Feel the Bern! (a bit less): This doesn’t quite rise to the level of controversy seen in the Republican presidential debates, but it seems there’s a divergence of opinion on the final numbers in the straw vote for the recent political club-sponsored debate in Chelsea between surrogates for the Democratic presidential candidates. No one disputes that Bernie Sanders was the winner in the Nov. 1 show of hands. The Villager’s Mary Reinholz reported that Sanders won with 89 votes to Hillary Clinton’s 59 and Martin O’Malley’s 54. However, two members of the Village Independent Democrats, Tony Hoffmann and Marti Speranza, say Clinton actually got 20 more votes than that, with the final tallies, Sanders 89, Clinton 79 and O’Malley 54. “Even though the article was excellent and captured the event accurately, Mary’s numbers were wrong,” Hoffmann told us. And to hear him tell it, Sanders and Clinton both have strong support among local Democratic activists in the community. “V.I.D. has been doing voter registration and taking informal presidential polls in our community over the past couple of months,” Hoffmann said. “The results of our very informal polls showed Hillary on one Saturday winning by 10 votes, Bernie winning by 10 votes on another Saturday, and the two candidates being virtually tied on the third Saturday.” In addition, due to an editing error, the article said the presidential forum was sponsored by about a dozen local Democratic clubs — only about that many were actually cited on the event listing on the V.I.D. Web page. In fact, as Reinholz had written, two dozen clubs co-sponsored the forum.
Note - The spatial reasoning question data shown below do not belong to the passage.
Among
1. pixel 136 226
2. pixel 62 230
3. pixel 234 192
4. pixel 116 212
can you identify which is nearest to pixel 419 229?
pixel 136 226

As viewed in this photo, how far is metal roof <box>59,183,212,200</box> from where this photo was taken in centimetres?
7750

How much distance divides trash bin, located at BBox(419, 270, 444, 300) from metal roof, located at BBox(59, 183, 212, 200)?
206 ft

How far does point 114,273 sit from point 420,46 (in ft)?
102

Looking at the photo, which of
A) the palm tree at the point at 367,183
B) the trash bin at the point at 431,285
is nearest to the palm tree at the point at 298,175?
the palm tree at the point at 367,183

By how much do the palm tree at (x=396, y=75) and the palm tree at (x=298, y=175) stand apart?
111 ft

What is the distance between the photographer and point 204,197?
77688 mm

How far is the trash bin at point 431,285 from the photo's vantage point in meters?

Hurl hero: Little Italy activist Lil Tozzi called us with the uplifting (upchucking?) news that her nephew Brandon Williams, 15, saved a fellow student’s life. Both kids, who are autistic, attend I.S. 24 on Staten Island, where they’re in a special-needs class. The girl was eating something, choked and was turning blue. Williams thought and acted fast, giving her the Heimlich maneuver. “When they asked him where he learned that, he said, ‘SpongeBob,’ ” Tozzi said incredulously. “He’s always watched ‘SpongeBob’ since he was a kid. “It made the front page of the Staten Island Advance,” she noted of her nephew’s heave-inducing heroics. “NBC covered it, WINS. Channel 7 is there right now,” she said, as she was speaking to us last Friday. His family also believes that Brandon learned how to swim by watching ‘Sponge Bob SquarePants,’ the cartoon series created by a marine biologist and set in the underwater city of Bikini Bottom. Apparently, watching ‘SpongeBob,’ beyond sheer entertainment value, has some real benefits for students.

Correction: As of press time last week, the first meeting of the Community Board 2 Pier 40 Air Rights Transfer Working Group had been set for Mon., Nov. 16, at Greenwich House. C.B. 2 subsequently changed the meeting date and venue because Borough President Gale Brewer is also holding a forum on Nov. 16 on the city’s new plan for mandatory inclusionary zoning, and C.B. 2 did not want its meeting to conflict with that one. The meeting was rescheduled for Thurs., Nov. 12, at 6:30 p.m., in the N.Y.U. building at 194 Mercer St., Room 306.